Earlier this month, the artist Bob Wakelin sadly passed away. If you were gaming in the eighties or nineties, you were undoubtedly familiar with his work, if not his name. Bob illustrated a big chunk of the games published by Ocean, notably producing some stunning art for movie tie-ins like Highlander (one of his favourite covers, according to this Eurogamer article).
But Bob was amazingly versatile, easily able to flip from realistic drawings of movie stars to achingly cute cartoons, as in the excellent cover for The New Zealand Story. You can see a selection of Bob’s work below, taken from a very good Bob Wakelin retrospective over on Digitiser 2000.
For me, however, Bob’s best cover was undoubtedly the bizarre illustration for Wizkid by Sensible Software, an Amiga sequel to Wizball.
The cover was inspired by the work of cartoonist R. Crumb – although as an 11-year-old, I was a bit too young to get the reference. All I knew was that it was wonderfully odd, with Wizkid affecting a strange, laid back bounce, idly eating nuts while all sorts of crazy shenanigans went on in the background. I mean look at it – there’s a cat reading a newspaper on the toilet while a wolf looms behind it, and a pink elephant being blasted out of a cannon. Meanwhile, odd-looking penguins hop nonchalantly through the scene, reminding me simultaneously of the adverts for Kia-Ora and Um Bongo, two staple lunch-break drinks of my youth (click on the links to see the vids). Both adverts seem spectacularly inappropriate in hindsight, but I can still recite them word for word. And on a similar theme, now that I’ve read R. Crumb as an adult, the cartoonist seems a spectacularly unsuitable inspiration for the cover art of a game aimed at children.

But cat-on-a-toilet aside, there’s nothing at all offensive about the Wizkid cover – and today I can appreciate just how beautifully Bob aped Crumb’s style when creating it. Yet as a child, the cover was more than just an excellent illustration, it was a window into the game’s world, a picture of what it SHOULD have looked like if the graphics could have just been a bit better. In the eighties and nineties, the cover art of games was much more essential than it is now – it gave you a reference point for your imagination, a realistic depiction of what all those fuzzy sprites and wobbly lines were trying to achieve. Indeed, I would regularly consult the cover art while waiting for Wizkid to load, imagining the world he inhabited.
And on that point, the cover does an admirable job of depicting things that actually happen in the game. It turns out that toilets and penguins and elephants are pretty essential features. In fact, memorably, you have to flush a toilet to unblock a volcano at one point (it’s a very weird game – check out my review from a while back).

* Request a *
Copy the entries word for word, starting at the line that contains "Is [359,98] nearer" and ending with the final line of the entries.
The entries have no connection to the piece on Bob Wakelin.

* A data block *
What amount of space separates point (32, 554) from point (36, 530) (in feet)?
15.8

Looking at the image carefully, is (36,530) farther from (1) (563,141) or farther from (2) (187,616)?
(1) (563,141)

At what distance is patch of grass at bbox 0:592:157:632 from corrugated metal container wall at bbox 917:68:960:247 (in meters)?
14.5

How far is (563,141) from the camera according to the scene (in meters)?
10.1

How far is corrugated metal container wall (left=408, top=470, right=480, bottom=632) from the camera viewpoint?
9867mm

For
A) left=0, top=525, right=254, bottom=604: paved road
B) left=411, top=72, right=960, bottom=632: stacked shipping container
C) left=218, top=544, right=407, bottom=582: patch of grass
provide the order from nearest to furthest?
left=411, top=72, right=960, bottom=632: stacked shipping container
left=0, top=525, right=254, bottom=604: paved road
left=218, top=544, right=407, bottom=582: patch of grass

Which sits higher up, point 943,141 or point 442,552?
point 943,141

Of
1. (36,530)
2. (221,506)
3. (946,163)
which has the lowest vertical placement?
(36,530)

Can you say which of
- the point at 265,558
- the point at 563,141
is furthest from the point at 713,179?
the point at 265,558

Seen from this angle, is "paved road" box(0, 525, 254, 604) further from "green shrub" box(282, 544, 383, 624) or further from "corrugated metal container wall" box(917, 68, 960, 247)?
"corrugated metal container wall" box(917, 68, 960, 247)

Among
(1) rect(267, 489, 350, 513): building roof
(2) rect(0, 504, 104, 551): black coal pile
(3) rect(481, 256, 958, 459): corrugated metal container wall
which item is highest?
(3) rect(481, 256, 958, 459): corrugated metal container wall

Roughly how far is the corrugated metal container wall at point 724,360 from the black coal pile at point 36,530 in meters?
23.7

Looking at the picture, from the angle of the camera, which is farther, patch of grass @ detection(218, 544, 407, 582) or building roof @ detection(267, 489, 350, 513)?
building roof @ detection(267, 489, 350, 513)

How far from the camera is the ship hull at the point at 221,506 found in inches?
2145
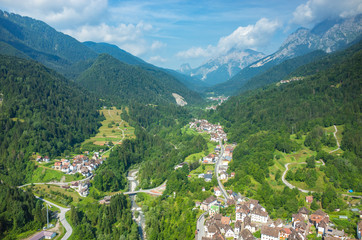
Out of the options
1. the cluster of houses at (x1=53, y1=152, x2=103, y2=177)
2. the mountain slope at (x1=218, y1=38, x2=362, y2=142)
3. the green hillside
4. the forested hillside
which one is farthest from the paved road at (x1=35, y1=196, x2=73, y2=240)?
the mountain slope at (x1=218, y1=38, x2=362, y2=142)

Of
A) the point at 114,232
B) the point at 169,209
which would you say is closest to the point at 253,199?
the point at 169,209

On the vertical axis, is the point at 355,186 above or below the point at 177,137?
below

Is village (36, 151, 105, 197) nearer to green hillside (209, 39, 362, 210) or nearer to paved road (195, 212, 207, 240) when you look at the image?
paved road (195, 212, 207, 240)

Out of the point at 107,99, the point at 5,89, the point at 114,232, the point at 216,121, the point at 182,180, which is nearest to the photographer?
the point at 114,232

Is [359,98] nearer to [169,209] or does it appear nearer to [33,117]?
[169,209]

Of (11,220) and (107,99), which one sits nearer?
(11,220)

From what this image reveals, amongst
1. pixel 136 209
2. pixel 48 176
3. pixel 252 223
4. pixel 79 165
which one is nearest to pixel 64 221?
pixel 136 209

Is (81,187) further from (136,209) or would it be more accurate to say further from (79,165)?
(136,209)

* Request b *
According to the piece on Bob Wakelin, which cartoonist inspired the Wizkid cover?

* Output a *
Is [359,98] nearer to [169,209] or does it appear nearer to [33,117]?
[169,209]

Of (11,220) and (107,99), which one sits nearer?
(11,220)

From what this image reveals, amongst
1. pixel 136 209
2. pixel 48 176
3. pixel 252 223
4. pixel 79 165
which one is nearest to pixel 64 221?
pixel 136 209

Is (81,187) further from (136,209) or would it be more accurate to say further from (79,165)?
(136,209)

* Output b *
R. Crumb